This is a tale of statistics and probability, gaming, the pursuit of truth, and lockdown boredom.
In late March 2020, as lockdowns were being imposed by governments across the world and travel was no longer an option for many, gamers in their millions, from school-age children to millennials, were still able to fly away to the parallel universe that is the latest instalment of Nintendo’s Animal Crossing (full disclosure: this article is unfortunately not a paid partnership between Golden Square Tutors and Nintendo!).
If you – like yours truly – have yourself never had a chance to play, the game is about turning a deserted island into a thriving village, inhabited by cute humanoid animals. However, how the player does this is left entirely up to them, and the lack of defined objectives and the focus on day-to-day activities and simple tasks (things like fishing, talking walks on the beach, picking up a flower, visiting a shop), many of which had to be given up during lockdown, must have played an important part of the intergenerational success of the game.
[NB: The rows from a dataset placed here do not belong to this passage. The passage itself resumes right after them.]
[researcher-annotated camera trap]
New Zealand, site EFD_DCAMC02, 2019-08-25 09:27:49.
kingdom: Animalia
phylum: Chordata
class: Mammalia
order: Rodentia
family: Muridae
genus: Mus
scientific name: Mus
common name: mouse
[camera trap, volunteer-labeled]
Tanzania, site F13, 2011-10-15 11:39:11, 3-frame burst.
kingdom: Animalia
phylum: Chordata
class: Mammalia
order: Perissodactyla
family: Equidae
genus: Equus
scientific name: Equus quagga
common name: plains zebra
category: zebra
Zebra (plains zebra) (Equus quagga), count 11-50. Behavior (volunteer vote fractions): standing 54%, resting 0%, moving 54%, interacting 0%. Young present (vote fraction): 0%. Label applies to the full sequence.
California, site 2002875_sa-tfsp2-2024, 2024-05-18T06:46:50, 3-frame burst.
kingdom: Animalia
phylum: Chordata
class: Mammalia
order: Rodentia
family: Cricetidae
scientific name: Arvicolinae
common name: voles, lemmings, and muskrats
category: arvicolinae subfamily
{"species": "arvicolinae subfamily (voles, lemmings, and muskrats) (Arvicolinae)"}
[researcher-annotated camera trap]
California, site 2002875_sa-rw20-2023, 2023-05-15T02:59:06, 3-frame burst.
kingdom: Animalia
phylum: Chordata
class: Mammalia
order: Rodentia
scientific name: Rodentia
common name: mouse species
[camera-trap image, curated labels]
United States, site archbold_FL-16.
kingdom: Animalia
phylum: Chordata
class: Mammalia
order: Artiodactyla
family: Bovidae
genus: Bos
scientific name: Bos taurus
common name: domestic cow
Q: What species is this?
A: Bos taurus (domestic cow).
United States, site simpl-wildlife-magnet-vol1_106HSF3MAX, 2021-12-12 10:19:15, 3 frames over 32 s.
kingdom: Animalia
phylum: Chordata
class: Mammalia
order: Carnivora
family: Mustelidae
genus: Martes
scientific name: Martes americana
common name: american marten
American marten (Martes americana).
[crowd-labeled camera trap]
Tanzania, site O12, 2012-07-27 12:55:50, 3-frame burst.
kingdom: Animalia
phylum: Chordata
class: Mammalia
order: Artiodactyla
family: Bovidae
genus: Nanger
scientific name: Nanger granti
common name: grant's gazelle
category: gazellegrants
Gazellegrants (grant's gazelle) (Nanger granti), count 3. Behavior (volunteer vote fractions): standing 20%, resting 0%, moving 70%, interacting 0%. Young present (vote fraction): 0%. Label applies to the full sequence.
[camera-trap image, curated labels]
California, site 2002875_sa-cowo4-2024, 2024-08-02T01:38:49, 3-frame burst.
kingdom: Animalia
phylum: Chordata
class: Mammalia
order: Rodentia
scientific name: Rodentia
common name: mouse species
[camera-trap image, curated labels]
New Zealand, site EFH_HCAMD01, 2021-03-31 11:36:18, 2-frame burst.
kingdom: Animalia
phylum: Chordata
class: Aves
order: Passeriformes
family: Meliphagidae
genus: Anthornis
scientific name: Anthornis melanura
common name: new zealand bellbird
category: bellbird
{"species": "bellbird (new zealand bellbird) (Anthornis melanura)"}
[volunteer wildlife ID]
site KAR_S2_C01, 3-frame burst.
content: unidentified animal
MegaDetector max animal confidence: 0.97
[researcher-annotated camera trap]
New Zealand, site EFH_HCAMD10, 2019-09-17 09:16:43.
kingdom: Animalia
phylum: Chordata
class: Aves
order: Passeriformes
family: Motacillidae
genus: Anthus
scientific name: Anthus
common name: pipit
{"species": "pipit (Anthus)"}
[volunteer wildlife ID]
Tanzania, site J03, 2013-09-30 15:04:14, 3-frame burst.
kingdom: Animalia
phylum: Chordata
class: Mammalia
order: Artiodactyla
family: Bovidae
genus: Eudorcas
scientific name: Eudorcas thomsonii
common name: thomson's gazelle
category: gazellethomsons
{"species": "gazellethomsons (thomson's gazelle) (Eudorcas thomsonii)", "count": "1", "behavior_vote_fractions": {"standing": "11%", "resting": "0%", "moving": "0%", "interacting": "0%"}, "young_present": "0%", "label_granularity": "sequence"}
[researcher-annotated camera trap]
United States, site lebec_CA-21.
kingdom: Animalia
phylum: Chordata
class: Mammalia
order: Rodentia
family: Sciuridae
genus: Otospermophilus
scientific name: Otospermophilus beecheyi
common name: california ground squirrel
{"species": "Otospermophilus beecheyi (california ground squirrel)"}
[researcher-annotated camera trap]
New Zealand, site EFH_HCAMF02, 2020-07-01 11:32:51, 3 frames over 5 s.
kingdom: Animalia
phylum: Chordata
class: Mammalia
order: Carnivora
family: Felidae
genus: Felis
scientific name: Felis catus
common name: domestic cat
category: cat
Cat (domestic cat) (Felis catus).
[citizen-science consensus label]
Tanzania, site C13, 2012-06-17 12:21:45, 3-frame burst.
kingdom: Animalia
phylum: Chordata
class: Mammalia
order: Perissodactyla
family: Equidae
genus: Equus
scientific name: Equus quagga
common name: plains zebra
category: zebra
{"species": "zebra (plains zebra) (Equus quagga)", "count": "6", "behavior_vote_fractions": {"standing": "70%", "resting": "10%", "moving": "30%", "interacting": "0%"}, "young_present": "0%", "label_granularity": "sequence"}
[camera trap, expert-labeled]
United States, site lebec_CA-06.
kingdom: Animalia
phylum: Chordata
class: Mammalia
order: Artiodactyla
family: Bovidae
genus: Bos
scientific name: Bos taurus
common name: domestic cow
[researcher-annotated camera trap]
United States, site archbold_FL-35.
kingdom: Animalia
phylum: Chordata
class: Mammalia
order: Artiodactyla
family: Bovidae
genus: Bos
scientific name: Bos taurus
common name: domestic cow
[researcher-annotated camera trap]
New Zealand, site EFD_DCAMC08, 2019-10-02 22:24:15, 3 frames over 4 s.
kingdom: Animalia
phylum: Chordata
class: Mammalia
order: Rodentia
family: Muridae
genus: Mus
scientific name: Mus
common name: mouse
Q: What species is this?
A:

One way to find new recruits to populate the village on your own island is to visit entrepreneurial raccoon dog Tom Nook’s shop and purchase a return ticket to an uncharted, randomly-generated island (named Mystery Islands). Each time they land on a Mystery Island, players are able to encounter a non-playable character who, when asked, will agree to return with them to their village. Animal Crossing players started sharing their gaming experiences online, and soon enough they realised that the new villager they met on a Mystery Island could be any of the 391 available characters in the game. However, they started wondering whether each character was equally likely. This is where statistics and probability finally comes into play in our story.
Some of the most committed players were keeping a record of which characters they had encountered during their Mystery Island travels. At this point, if you are not an Animal Crossing player yourself, you might be pausing and wondering why they were doing something like that in the first place. My sister Chiara, who, unlike me, is an Animal Crossing veteran, and who first told me about all of this, put it like this: ‘If you are really into Animal Crossing, chances are that you’re a bit of a compulsive collector. A lot of the game dynamics involve collecting items, and keeping records of everything is a natural part of being a collector.’
In any case, as they started pooling together their tidily kept records, they realised that some characters seemed to make an appearance a lot more often than others. The picture that emerged seemed to them to point in a different direction than the original assumption that each character was equally likely. However, not everyone was convinced, and they needed more than a hunch to say that this was the case.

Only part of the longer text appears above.